■ TEKS SUMBER:
Dengan mendekonstruksi tembok pemisah budaya tinggi dan budaya rendah, klaim oposisi biner tinggi/rendah, elite/populer, luhur/murahan, seni/kitsch, indah/tidak indah tidak lagi relevan. Posmodernisme radikal menuntut dekonstruksi besar-besaran konsep "sastra" dan "kebudayaan" yang tak hanya mengakui "karya luhur" atau "masterpiece", tetapi juga segala bentuk sastra dan budaya yang selama ini dipinggirkan dan direndahkan.
"Popularitas" menurut Fiske, ". . . ukuran dalam kemampuan bentuk-bentuk budaya untuk melayani hasrat konsumernya." Popularitas berkaitan dengan kuantitas, bukan kualitas. Yang menjadi persoalan adalah siapa yang menentukan kualitas itu? Apakah konsumer itu sendiri, di dalam sebuah iklim demokratisasi kultural sehingga apa yang memberikan kesenangan dan kepuasan, itulah yang berkualitas? Akan tetapi, kualitas adalah sesuatu yang memerlukan "otoritas", "disiplin", atau "institusi" untuk memutuskan, bukan otoritas massa.
Akan tetapi, karena "popularitas" adalah motif utama budaya populer, ia harus mencari cara untuk mendapatkannya. Salah satu cara yang biasa digunakan adalah dengan menyesuaikan diri dengan selera dan tingkat pemahaman massa.
Karena di dalamnya makna tidak dikendalikan oleh penulis (produsen) tetapi "diproduksi" oleh pembaca (konsumer), sastra populer memberi kekuatan pada orang kebanyakan untuk menghasilkan makna dan kesenangan berdasarkan hak, pilihan, preferensinya sendiri. Sastra populer menjadi tempat menggugah "fantasi pembaca". Melalui fantasi yang mereka kembangkan dalam pembacaan, para pembaca mampu membangun "kekuatan semiotik" (semiotic power).

■ DATA YANG DIBERIKAN:
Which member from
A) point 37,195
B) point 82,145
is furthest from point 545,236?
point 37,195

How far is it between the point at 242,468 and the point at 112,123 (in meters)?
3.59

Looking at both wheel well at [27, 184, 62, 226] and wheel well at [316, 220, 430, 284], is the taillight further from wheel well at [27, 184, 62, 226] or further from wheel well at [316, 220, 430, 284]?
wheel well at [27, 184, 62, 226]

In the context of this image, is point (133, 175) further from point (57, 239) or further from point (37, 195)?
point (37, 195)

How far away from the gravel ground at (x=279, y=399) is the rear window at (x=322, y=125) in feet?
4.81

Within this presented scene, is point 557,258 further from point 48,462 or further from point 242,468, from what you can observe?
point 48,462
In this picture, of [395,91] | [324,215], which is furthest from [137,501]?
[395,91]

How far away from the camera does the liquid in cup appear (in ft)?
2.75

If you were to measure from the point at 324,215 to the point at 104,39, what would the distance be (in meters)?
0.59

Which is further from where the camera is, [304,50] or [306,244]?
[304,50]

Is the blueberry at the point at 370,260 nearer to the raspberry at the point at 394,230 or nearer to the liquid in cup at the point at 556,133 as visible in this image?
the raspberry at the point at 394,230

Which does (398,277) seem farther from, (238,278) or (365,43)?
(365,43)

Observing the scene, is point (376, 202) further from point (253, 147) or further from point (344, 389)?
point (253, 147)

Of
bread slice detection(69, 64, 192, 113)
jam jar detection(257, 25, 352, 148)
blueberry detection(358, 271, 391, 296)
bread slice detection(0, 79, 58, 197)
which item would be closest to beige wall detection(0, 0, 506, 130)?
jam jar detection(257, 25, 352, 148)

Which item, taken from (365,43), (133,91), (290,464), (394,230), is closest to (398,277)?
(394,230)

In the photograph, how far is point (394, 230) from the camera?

■ DAFTAR TUGAS:
- 1) Ketik ulang bagian teks sumber yang dimulai dari "Akan tetapi, karena" dan berakhir pada "tingkat pemahaman massa.".
- 2) Tentukan apakah setiap pernyataan berikut sesuai dengan teks sumber. Jawab ya atau tidak untuk masing-masing dan kutip kata-kata penentunya dari teks sumber. (a) Popularitas berkaitan dengan kualitas, bukan kuantitas. (b) Sastra populer memberi orang kebanyakan kekuatan untuk menghasilkan makna dan kesenangan. (c) Salah satu cara yang biasa digunakan budaya populer untuk meraih popularitas adalah menyesuaikan diri dengan selera massa.

■ JAWABAN BERURUTAN:
- 1)
Akan tetapi, karena "popularitas" adalah motif utama budaya populer, ia harus mencari cara untuk mendapatkannya. Salah satu cara yang biasa digunakan adalah dengan menyesuaikan diri dengan selera dan tingkat pemahaman massa.

- 2)
(a) Tidak: "Popularitas berkaitan dengan kuantitas, bukan kualitas."
(b) Ya: "sastra populer memberi kekuatan pada orang kebanyakan untuk menghasilkan makna dan kesenangan berdasarkan hak, pilihan, preferensinya sendiri."
(c) Ya: "Salah satu cara yang biasa digunakan adalah dengan menyesuaikan diri dengan selera dan tingkat pemahaman massa."